Can you print the items word for word, from the start up to and including the line with "Answer: pixel 708"?

==*==

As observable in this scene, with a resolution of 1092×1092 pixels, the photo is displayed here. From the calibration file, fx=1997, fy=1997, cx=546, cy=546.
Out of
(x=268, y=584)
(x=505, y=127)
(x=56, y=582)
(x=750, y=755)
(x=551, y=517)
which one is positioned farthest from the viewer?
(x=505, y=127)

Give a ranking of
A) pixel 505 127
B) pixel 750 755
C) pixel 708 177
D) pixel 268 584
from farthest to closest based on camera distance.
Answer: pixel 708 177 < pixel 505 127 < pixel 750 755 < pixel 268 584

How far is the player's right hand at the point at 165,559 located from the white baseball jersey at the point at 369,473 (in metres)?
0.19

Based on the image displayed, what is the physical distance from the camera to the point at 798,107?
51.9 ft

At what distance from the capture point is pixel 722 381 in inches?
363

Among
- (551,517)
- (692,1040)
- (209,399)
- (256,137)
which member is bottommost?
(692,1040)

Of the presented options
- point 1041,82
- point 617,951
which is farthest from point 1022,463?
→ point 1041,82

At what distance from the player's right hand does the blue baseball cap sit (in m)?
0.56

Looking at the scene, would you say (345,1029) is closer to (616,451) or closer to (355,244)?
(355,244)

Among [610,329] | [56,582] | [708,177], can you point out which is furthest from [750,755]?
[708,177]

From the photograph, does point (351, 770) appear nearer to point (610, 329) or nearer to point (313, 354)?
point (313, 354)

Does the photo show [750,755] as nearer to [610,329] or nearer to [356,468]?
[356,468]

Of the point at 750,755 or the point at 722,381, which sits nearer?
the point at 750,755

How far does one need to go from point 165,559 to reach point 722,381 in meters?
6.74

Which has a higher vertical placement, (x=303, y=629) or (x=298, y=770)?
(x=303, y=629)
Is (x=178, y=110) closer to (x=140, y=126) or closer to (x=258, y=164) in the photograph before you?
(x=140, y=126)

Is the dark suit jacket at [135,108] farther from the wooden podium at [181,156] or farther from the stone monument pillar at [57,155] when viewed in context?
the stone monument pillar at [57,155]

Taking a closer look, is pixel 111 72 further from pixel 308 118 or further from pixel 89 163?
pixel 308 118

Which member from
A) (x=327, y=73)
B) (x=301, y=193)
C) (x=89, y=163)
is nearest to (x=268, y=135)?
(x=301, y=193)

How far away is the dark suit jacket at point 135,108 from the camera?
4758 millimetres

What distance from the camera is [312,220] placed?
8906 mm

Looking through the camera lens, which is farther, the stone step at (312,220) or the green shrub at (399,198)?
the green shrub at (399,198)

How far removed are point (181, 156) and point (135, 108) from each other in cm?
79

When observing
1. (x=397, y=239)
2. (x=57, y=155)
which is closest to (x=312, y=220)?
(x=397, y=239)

==*==

• [FINISHED ANSWER]
As observable in this scene, with a resolution of 1092×1092 pixels, the photo is displayed here. From the calibration file, fx=1997, fy=1997, cx=546, cy=546.
Out of
(x=268, y=584)
(x=505, y=127)
(x=56, y=582)
(x=750, y=755)
(x=551, y=517)
which one is positioned farthest from the viewer?
(x=505, y=127)

Give a ranking of
A) pixel 505 127
B) pixel 750 755
C) pixel 708 177
D) pixel 268 584
from farthest to closest based on camera distance.
Answer: pixel 708 177 < pixel 505 127 < pixel 750 755 < pixel 268 584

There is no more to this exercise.